You know who else I hate? BMW guys. Oh, do I hate those guys. I don't wave at them either. They think they're so great, sitting all upright, with their 180 degree German engines. God, I hate them. They're almost as bad as those old bastards on their touring motorcycles. You know what I call those bikes? "Two wheeled couches!" Get it? Because they're so big. They drive around like they have got all day. Appreciate the scenery somewhere else, Grandpa, and while your at it, I'm not waving to you.

Ducati guys - I don't wave at them either. Why they don't spend a little more money on their bikes? "You can have it in any color as long as it is red." Aren't you cool! Like they even know what a Desmo-whatever engine is, anyway. Try finding the battery, you Italian-wannabe racers! I never, ever wave at those guys.

*DIRECTION*
Reproduce the motorcycle-rider rant above in full, word for word.

Dataset records:
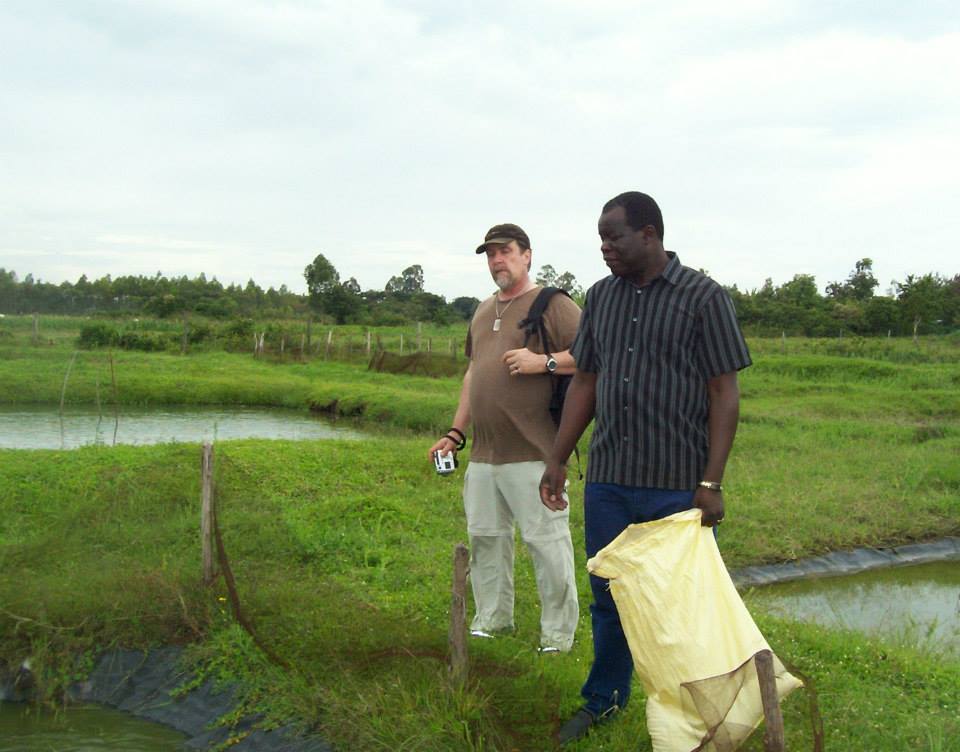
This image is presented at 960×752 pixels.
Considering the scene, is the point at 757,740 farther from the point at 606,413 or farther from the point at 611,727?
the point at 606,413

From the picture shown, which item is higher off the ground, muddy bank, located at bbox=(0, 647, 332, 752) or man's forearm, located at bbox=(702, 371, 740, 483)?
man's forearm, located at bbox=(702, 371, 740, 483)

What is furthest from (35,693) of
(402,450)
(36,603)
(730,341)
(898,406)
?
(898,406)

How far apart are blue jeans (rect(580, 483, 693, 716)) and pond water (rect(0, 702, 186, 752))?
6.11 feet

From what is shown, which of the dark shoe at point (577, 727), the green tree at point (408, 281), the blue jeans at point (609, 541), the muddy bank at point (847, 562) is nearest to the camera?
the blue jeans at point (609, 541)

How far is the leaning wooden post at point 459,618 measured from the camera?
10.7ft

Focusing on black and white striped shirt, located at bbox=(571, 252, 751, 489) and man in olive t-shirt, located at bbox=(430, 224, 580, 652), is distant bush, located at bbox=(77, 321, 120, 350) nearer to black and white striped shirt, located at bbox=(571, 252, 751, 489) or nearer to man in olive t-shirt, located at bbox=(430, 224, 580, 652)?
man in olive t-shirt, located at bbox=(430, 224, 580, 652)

*EXPECTED ANSWER*
You know who else I hate? BMW guys. Oh, do I hate those guys. I don't wave at them either. They think they're so great, sitting all upright, with their 180 degree German engines. God, I hate them. They're almost as bad as those old bastards on their touring motorcycles. You know what I call those bikes? "Two wheeled couches!" Get it? Because they're so big. They drive around like they have got all day. Appreciate the scenery somewhere else, Grandpa, and while your at it, I'm not waving to you.

Ducati guys - I don't wave at them either. Why they don't spend a little more money on their bikes? "You can have it in any color as long as it is red." Aren't you cool! Like they even know what a Desmo-whatever engine is, anyway. Try finding the battery, you Italian-wannabe racers! I never, ever wave at those guys.